_Quoted text_:

Responsibilities of the Compensation Committee

 

Sets the overall compensation strategy for the Company; oversees pay equity efforts.
Recommends the compensation of the CEO to the Board of Directors and determines the compensation of our other executive officers.
Oversees the Company’s bonus and equity incentive plans and other benefit plans.
Reviews and recommends to the Board of Directors compensation for non-employee directors and reviews.

 

As determined by the Board of Directors, each of the members of the Compensation Committee meets the independence requirements of the Nasdaq Stock Market Rules and the SEC rules. The Compensation Committee has the authority to engage the services of outside advisors after first conducting an independence assessment in accordance with applicable laws, regulations and exchange listing standards. During fiscal year 2025, the Compensation Committee continued to directly engage Semler Brossy Consulting Group, a national compensation consulting firm, to advise on executive compensation matters. Please refer to the section titled “The Process for Determining Our NEOs’ Compensation” in the “Compensation Discussion and Analysis” section of this Proxy Statement, for additional information regarding the role of Semler Brossy in advising the Compensation Committee on our executive compensation program. The Compensation Committee has reviewed the independence of Semler Brossy and has determined that its engagement does not raise any conflicts of interest. The Compensation Committee may also delegate any of its authority and duties to subcommittees, individual committee members or management, as it deems appropriate in accordance with applicable laws, rules and regulations.

_Things to do_:
a – Copy the Compensation Committee passage word for word from "Responsibilities of the" to "directors and reviews.".
b – Extend the Compensation Committee passage by writing what follows its final sentence.

Stored data entries

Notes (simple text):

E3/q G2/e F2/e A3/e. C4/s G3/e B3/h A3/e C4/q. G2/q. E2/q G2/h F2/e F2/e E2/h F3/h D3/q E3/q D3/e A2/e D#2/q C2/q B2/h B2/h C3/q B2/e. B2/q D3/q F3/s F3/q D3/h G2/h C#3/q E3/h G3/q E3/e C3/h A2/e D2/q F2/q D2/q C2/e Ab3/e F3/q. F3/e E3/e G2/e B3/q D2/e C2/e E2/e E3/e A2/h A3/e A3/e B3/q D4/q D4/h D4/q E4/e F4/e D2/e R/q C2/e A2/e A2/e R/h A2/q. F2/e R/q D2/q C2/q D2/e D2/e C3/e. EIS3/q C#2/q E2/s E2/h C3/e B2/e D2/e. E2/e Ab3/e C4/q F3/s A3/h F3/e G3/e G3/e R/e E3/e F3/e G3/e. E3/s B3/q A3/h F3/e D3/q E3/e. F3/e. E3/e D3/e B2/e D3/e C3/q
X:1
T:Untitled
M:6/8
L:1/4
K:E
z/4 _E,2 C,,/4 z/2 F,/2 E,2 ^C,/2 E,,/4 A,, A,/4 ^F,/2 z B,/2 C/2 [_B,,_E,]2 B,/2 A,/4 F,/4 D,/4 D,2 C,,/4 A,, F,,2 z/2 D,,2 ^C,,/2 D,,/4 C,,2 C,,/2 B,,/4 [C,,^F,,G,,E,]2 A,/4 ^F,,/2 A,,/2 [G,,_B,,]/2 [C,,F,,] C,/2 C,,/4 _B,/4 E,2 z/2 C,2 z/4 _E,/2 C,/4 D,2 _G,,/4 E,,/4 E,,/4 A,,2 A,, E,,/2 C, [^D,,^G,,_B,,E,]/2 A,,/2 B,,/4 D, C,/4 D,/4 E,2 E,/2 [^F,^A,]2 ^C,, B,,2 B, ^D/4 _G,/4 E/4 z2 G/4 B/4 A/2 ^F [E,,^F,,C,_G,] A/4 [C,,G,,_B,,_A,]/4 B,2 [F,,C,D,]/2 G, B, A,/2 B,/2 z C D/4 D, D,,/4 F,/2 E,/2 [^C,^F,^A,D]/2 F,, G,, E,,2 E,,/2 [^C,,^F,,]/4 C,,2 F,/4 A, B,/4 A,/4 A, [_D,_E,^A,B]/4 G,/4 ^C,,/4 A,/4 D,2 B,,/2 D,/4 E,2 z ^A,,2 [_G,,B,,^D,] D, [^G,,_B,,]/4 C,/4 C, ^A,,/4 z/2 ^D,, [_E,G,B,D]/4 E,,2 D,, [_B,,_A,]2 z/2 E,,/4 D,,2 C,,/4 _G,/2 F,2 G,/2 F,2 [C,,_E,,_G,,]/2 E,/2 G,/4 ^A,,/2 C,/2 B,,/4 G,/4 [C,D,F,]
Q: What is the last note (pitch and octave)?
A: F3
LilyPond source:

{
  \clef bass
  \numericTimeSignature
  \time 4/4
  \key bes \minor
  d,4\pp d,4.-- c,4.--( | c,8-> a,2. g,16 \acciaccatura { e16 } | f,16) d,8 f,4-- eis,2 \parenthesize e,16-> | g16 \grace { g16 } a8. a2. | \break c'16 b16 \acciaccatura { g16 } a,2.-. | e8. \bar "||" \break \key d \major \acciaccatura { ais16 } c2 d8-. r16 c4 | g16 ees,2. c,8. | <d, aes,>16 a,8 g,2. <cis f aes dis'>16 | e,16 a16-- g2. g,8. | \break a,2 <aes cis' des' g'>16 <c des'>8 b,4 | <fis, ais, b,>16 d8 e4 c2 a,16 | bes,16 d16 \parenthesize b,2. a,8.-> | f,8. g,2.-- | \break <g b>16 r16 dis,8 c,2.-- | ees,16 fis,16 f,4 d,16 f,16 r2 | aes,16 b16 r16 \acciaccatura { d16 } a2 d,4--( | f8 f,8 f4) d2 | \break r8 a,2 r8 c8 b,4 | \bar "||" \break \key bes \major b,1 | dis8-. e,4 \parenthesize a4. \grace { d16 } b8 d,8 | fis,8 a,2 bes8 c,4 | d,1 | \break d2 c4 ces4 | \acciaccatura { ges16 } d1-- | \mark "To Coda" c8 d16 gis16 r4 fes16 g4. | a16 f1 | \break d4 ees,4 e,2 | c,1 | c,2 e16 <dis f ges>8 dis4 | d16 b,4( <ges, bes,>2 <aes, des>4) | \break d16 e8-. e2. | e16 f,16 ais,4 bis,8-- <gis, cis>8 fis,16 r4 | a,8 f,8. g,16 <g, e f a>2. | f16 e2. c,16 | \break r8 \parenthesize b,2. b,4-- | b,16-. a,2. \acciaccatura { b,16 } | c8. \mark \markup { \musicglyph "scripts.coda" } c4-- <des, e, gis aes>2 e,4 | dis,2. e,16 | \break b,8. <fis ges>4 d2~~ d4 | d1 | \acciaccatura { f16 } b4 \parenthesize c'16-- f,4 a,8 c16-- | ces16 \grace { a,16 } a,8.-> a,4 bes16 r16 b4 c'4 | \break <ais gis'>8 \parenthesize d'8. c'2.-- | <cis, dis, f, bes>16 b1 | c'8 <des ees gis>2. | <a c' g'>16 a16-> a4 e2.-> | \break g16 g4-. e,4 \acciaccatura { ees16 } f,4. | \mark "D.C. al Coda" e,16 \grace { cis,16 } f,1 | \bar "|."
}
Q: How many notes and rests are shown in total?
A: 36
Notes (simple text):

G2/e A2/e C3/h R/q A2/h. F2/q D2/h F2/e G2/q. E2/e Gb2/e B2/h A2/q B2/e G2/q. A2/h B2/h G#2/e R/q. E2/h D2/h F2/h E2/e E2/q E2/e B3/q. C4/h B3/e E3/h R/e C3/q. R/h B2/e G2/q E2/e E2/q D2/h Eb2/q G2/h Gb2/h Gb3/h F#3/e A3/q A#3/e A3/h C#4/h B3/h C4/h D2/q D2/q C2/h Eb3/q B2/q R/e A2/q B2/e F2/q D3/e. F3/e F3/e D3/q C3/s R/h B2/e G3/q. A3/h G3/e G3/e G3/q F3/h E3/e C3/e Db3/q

_Results of the tasks_:
a –
Responsibilities of the Compensation Committee

 

Sets the overall compensation strategy for the Company; oversees pay equity efforts.
Recommends the compensation of the CEO to the Board of Directors and determines the compensation of our other executive officers.
Oversees the Company’s bonus and equity incentive plans and other benefit plans.
Reviews and recommends to the Board of Directors compensation for non-employee directors and reviews.

b –
 

For further information about the role of our Compensation Committee and executive officers in recommending the amount or form of executive compensation, please see “The Process for Determining our NEOs’ Compensation” in the “Compensation Discussion and Analysis” section of this Proxy Statement.

 

Compensation Committee Interlocks and Insider Participation

 

During fiscal year 2025, no member of the Compensation Committee was an employee or current or former officer of EA, nor did any member of the Compensation Committee have a relationship requiring disclosure by EA under Item 404 of Regulation S-K. No EA officer serves or has served since the beginning of fiscal year 2025 as a member of the board of directors or the compensation committee of a company at which a member of EA’s Board of Directors or Compensation Committee is an employee or officer.

 

Annual Board and Committee Self-Evaluations

 

Our Board of Directors and each of our committees conducts an annual evaluation, which includes a qualitative assessment by each director of the performance of the Board of Directors, as a whole, and the committee or committees on which each director serves. The evaluation is intended to determine whether the Board of Directors and each committee are functioning effectively, and to provide them with an opportunity to reflect upon and improve processes and effectiveness. Our Lead Independent Director, Mr. Ubiñas, oversees this evaluation along with the Nominating and Governance Committee. A summary of the results is presented to the Nominating and Governance Committee and the Board of Directors on an aggregated basis, noting any themes or common issues.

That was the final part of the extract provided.